People asked to find their way out of a burning building overwhelmingly elected to follow an "emergency guide robot" along a previously unknown route instead of taking the exit they had entered through.

This suggests that people will place an inordinate amount of trust in machines, irrespective of what common sense might indicate and despite the risk of a robot malfunctioning.

Researchers at the Georgia Institute of Technology, in Atlanta, say their study shows that people see robots as authority figures that can be trusted in an emergency.

Participants in the study were first led by the brightly coloured robot, controlled by a hidden researcher, into a room, often with an unusual detour or breakdown along the way.

When the building was filled with artificial smoke and fire alarms were set off, they would open the door to find the robot in the hall.

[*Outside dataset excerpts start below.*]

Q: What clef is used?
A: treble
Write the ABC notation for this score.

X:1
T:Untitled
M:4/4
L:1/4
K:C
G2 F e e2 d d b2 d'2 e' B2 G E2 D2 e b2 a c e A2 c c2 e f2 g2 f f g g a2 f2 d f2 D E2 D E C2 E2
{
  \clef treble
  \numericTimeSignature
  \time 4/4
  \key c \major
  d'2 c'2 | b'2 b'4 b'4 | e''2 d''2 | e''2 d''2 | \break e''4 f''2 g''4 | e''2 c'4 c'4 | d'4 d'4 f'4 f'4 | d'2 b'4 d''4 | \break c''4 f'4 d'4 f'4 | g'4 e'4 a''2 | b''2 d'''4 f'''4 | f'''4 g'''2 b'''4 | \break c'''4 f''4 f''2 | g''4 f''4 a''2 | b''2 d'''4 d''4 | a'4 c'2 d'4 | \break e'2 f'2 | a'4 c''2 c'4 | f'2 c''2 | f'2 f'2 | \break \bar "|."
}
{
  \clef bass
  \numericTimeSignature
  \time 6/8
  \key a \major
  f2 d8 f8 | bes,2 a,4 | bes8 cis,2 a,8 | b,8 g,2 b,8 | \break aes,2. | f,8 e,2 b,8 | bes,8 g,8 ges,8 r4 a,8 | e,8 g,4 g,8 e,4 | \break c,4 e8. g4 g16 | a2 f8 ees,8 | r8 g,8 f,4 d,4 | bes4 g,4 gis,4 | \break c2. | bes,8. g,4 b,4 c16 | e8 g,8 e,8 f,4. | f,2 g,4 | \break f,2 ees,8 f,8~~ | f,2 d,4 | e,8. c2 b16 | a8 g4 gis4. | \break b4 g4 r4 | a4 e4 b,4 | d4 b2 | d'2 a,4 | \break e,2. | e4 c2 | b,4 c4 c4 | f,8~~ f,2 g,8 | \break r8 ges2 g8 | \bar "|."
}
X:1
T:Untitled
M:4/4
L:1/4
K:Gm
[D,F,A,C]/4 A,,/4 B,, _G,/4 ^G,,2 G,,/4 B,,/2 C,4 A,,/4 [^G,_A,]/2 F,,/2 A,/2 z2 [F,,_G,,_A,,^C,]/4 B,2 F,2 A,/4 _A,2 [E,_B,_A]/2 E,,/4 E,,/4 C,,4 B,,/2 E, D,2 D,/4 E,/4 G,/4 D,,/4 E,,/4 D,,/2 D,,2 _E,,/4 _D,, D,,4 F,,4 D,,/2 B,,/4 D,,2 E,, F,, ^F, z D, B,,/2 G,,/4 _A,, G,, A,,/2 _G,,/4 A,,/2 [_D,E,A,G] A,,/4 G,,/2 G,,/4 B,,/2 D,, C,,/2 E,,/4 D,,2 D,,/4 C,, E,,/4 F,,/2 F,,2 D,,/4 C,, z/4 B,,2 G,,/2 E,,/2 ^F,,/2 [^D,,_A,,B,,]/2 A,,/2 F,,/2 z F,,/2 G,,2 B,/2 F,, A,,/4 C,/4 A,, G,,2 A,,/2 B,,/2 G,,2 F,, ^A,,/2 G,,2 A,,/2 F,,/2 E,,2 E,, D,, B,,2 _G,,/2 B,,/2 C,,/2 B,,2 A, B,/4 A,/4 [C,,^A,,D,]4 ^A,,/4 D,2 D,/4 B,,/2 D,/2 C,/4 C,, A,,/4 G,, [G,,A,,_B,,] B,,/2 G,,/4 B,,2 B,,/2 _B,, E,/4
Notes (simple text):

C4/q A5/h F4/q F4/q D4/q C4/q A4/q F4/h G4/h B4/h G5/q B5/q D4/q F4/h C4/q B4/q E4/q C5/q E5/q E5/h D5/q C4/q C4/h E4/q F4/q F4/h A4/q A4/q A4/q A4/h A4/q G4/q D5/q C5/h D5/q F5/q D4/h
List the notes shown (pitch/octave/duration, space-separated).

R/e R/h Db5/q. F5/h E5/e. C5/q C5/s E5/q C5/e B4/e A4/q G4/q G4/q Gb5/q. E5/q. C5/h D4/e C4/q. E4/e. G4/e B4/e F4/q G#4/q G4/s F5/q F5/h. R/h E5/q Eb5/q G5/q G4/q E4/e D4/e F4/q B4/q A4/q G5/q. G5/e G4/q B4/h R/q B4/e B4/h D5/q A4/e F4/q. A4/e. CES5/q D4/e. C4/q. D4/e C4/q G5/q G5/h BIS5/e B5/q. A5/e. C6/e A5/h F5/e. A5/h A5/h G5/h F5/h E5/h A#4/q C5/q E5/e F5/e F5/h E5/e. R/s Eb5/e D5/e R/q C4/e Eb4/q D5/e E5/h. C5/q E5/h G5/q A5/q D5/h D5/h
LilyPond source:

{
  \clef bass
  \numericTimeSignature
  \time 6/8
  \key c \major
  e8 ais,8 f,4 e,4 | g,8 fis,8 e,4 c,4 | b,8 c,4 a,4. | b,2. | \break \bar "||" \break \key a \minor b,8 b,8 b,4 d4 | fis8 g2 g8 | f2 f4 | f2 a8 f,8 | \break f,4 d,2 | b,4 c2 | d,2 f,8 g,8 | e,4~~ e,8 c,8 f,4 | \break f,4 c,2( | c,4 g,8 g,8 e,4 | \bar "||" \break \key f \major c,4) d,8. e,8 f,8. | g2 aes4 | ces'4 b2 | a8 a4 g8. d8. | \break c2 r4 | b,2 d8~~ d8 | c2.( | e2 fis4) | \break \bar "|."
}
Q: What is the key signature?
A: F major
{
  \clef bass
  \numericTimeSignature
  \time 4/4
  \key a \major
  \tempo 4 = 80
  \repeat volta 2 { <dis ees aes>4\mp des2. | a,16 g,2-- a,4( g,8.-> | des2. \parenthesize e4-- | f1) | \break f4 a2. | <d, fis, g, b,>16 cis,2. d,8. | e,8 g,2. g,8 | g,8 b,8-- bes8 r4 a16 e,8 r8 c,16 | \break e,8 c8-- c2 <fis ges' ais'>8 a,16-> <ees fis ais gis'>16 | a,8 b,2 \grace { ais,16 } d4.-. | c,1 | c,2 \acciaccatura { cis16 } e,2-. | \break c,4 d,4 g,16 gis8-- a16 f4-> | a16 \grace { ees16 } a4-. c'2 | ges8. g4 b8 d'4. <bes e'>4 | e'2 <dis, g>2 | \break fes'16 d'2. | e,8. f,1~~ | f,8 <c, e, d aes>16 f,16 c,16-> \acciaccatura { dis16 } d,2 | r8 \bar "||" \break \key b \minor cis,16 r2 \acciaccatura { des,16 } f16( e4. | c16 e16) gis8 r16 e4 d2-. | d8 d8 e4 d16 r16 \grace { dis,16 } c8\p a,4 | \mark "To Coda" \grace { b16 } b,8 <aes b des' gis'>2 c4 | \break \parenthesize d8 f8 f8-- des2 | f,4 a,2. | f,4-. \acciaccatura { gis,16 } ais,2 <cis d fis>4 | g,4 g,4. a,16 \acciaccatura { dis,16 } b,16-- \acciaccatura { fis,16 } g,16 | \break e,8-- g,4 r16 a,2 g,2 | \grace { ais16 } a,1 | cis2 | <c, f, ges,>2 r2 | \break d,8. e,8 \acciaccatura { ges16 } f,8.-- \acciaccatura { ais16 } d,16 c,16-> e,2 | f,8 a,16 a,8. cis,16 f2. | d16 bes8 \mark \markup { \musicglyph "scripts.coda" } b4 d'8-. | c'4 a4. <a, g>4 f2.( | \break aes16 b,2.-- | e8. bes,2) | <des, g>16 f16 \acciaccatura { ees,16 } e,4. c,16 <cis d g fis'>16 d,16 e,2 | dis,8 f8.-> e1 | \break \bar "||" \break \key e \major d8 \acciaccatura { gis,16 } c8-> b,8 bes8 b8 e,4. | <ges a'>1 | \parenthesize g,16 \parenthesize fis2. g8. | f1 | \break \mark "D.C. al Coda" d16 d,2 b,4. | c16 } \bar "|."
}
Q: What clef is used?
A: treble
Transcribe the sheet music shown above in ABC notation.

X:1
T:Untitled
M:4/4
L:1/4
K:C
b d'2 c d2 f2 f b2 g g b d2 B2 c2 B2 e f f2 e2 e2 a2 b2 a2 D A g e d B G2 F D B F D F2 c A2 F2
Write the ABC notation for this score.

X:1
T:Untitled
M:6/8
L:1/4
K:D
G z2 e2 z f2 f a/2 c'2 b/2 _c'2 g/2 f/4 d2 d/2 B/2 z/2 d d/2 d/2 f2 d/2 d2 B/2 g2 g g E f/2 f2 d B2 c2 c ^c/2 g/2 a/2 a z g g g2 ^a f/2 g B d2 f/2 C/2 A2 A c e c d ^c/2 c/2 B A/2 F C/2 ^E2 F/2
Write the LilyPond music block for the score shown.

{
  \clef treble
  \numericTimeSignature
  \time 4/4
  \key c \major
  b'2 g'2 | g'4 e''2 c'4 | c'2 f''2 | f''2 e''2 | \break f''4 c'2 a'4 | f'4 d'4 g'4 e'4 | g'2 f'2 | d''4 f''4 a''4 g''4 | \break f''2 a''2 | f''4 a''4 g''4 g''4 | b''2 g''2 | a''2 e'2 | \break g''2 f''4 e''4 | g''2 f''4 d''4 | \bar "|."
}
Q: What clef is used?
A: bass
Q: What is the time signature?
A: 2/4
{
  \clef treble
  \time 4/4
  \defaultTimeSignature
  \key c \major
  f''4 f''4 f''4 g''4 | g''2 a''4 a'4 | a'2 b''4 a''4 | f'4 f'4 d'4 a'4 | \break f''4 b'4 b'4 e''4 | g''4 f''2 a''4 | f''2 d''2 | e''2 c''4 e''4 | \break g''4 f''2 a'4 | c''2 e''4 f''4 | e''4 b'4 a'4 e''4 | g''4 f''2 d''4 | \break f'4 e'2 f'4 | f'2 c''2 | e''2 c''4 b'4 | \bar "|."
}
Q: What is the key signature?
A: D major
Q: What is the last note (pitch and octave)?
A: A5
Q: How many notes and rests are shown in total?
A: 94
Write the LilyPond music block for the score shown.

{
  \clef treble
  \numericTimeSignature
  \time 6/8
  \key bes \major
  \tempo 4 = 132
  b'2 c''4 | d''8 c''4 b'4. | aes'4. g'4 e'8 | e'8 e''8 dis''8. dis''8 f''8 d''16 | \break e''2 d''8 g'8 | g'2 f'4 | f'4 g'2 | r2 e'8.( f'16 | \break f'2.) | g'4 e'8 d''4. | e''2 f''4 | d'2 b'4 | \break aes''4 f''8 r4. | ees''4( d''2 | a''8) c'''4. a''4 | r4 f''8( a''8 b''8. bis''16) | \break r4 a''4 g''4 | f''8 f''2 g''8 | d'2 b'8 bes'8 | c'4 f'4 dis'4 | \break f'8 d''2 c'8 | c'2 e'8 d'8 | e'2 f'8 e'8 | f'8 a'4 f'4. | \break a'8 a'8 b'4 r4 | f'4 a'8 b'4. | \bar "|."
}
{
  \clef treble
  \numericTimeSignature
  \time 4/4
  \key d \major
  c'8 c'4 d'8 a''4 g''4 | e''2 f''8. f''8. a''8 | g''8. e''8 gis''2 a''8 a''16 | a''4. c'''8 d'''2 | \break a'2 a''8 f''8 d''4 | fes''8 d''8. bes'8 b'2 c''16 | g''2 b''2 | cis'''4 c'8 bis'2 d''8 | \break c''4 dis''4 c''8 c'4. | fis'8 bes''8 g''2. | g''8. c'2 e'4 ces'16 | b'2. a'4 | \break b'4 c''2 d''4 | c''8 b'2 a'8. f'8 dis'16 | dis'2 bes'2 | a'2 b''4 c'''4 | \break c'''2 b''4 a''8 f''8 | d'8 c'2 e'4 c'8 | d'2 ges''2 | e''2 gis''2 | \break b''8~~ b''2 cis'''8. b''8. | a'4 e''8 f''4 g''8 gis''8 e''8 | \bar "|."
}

Despite the robot's previous erratic behaviour, the vast majority followed the robot down a hallway to the back of the building instead of taking clearly marked exits.

In some cases the participants would follow the robot down a darkened hall blocked with furniture, even attempting to squeeze past the obstacle.

"We absolutely didn't expect this," said Paul Robinette, who led the study.

The pressure of the situation - which participants were led to believe was a real emergency - might have made people more likely to trust the robot, the researchers suggested.

Other studies, in low-pressure situations, have shown that people are more likely to be sceptical about robots that have previously been shown to be erratic.

"People seem to believe that these robotic systems know more about the world than they really do, and that they would never make mistakes or have any kind of fault," said Alan Wagner, a senior research engineer at Georgia Tech.